_Excerpted passage:_
# # # #
What larks, eh Pip? Mr Gill had an eye and an ear for the false note, the bogus, the pretentious, the duplicitous. I'd love to know his thoughts about the current TV drama obsession with serial killers on BBC1, 2 and 4 as well as ITV. Men killing women seems to me the acting out of a subliminal fantasy. Aren't there other subjects to explore, for example: political correctness and corruption, grooming in Northern cities, paedophilia in sport, the proliferation of food programmes in an age of obesity and seven days of the girlie-whirly Strictly Come Dancing across BBC1 and BBC2? 

I think he also had an appreciation of that which was genuinely touching, funny or authentic. He approved of sentiment, the kind that is not accompanied by a piano score in a minor key. He was made to engage in mental strife with this tattooed age in which style, the appearance of things, dominates over substance. Twas ever thus, you may say. I disagree. It wasn't like that in 1963 when Philip Larkin made the Beatles' first LP and Bob Dylan's Freewheelin' articulated what a lot of people were feeling but couldn't put into words. Look at the first part of Martin Scorsese's No Direction Home bio-pic of Dylan dominated by Pete Seeger, Odetta, Woody Guthrie, Dave Van Ronk, Howlin' Wolf, Muddy Waters, John Jacob Niles, a young Nat King Cole, Izzy Young and Joan Baez. That wasn't an age for old men pretending to be wise or young men posturing.

After George Orwell died in 1950, W H Auden said he would miss Orwell's opinions, implying that the loss was public not private: national life as a whole would be poorer for Orwell's silence. I hope that's not the case with A A Gill's passing. We need all the judicious, fearless, oxyacetalyne voices we can get to cut through the climate of conceit and delusion that surrounds us.

As readers of The Sunday Times know, he wrote his last piece of journalism for the colour supplement. The subject was his diagnosis, treatment and reflections on the NHS which, he asserts, suffers from a kind of institutional cancer:-

We know it's the best of us. The National Health Service is the best of us. You can't walk into an NHS hospital and be a racist. That condition is cured instantly. But it's almost impossible to walk into a private hospital and not fleetingly feel that you are one: a plush waiting room with entitled and bad-tempered health tourists.

You can't be sexist on the NHS, nor patronising, and the care and the humour, the togetherness ranged against the teetering, chronic system by both the caring and the careworn is the Blitz, "back against the wall", stern and sentimental best of us - and so we tell lies about it.

We say it's the envy of world. It isn't. We say there's nothing else like it. There is. We say it's the best in the West. It's not. We think it's the cheapest. It isn't . Either that or we think it's the most expensive - it's not that eiher. You will live longer in France and Germany, get treated faster abd nore comfortably in Scandanavia, and everything costs more in America......

......Actually it's not being told you've got cancer that is the test of character, it's the retelling. Going home and saying to the missus: "That thing, that cricked neck. Actually it's a tumour, the size of a cigar." It ought to come with a roll of thunder and five Jewish violinists, instead of the creaky whisper of fear.

People react differently to different cancers: most women think they'll survive, and statistically they're right. Most men think they'll die - and likewise......

......I'm sitting in bed on the cancer ward trying to get the painkillers stabilised and a young nurse comes in. "There you are. I've been waiting for you all day. You are supposed to be with me down in chemotherapy. I saw your name. Why are you up here?"
"Well, it turns out the chemo isn't working." Her shoulders sag and her hand goes to her head. "F***, f***, that's dreadful." I think she might be crying.
I look away, so might I.
You don't get that with private healthcare.
# # # #
_Record excerpts:_
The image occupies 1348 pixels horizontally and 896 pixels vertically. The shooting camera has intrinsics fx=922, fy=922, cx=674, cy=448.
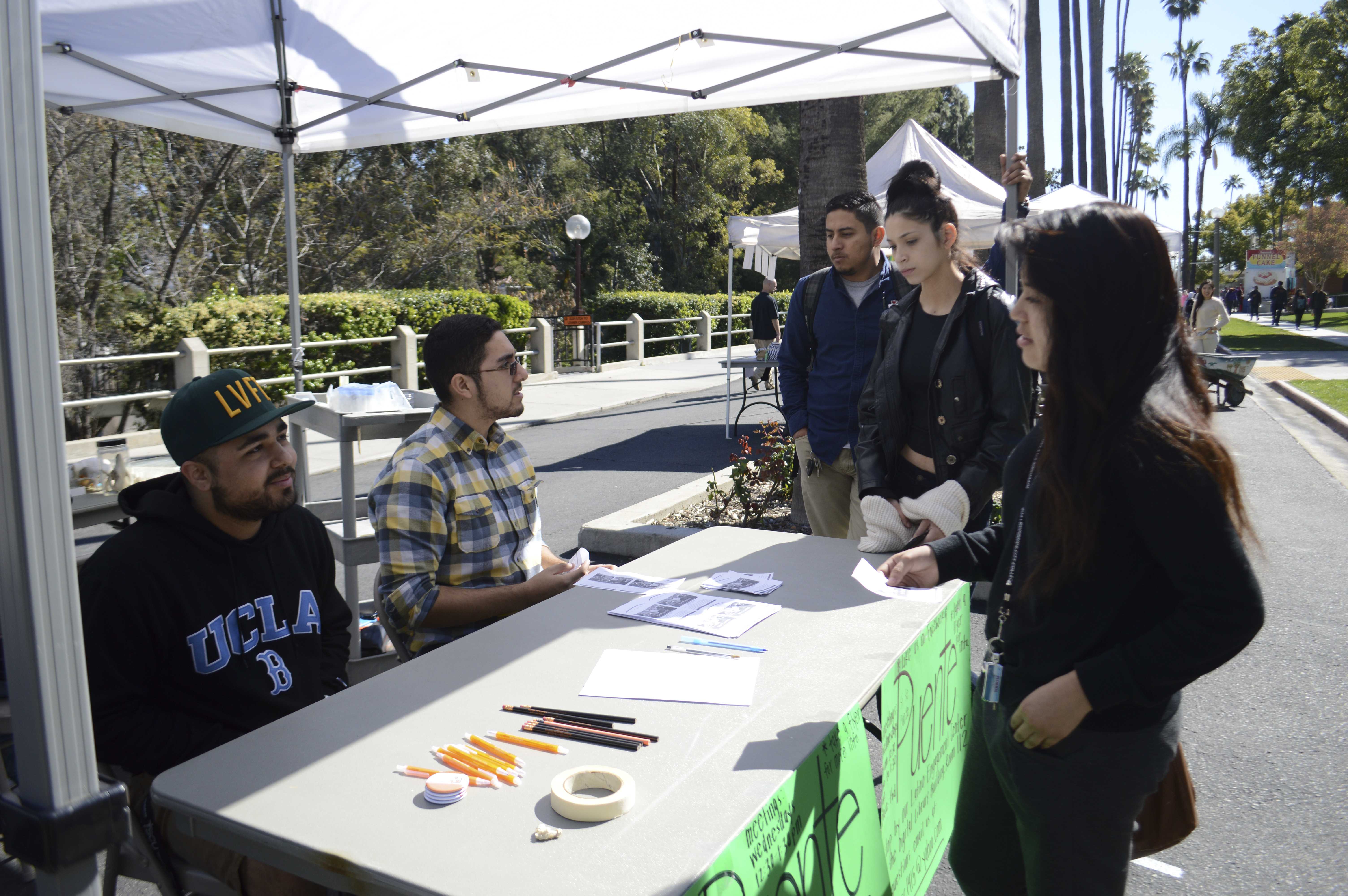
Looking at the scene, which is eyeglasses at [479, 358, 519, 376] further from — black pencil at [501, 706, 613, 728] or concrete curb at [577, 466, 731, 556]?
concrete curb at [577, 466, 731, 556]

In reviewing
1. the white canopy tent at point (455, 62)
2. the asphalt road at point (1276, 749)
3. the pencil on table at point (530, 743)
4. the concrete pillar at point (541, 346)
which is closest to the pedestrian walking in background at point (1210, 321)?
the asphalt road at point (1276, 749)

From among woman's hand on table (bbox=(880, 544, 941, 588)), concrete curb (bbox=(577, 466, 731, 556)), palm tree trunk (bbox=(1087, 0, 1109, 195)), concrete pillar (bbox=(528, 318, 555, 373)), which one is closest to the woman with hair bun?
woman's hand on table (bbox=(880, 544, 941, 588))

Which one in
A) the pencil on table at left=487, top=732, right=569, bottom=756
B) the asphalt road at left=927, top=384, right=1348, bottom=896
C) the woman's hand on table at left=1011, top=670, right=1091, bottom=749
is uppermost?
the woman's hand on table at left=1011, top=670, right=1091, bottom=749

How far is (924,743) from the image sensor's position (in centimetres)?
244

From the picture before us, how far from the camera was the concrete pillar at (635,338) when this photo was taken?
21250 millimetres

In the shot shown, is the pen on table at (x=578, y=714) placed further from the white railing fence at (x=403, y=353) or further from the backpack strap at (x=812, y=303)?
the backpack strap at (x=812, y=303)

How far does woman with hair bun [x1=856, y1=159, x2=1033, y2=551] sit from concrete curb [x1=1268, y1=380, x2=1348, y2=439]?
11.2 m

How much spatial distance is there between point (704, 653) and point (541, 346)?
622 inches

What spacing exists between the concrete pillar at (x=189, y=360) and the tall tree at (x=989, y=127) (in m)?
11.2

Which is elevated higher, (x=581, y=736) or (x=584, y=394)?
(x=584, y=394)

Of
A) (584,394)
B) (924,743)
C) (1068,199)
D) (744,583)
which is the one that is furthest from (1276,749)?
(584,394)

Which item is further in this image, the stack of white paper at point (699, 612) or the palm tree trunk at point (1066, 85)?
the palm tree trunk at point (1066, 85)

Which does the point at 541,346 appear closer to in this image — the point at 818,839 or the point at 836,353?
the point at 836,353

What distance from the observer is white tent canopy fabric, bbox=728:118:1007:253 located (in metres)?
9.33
# # # #
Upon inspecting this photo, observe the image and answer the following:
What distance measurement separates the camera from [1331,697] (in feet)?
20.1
# # # #
_Problem details:_ Reproduce the tribute to A A Gill from "You can't be" to "lies about it.", changing "sentimental" to "steadfast".

_Exercise solution:_
You can't be sexist on the NHS, nor patronising, and the care and the humour, the togetherness ranged against the teetering, chronic system by both the caring and the careworn is the Blitz, "back against the wall", stern and steadfast best of us - and so we tell lies about it.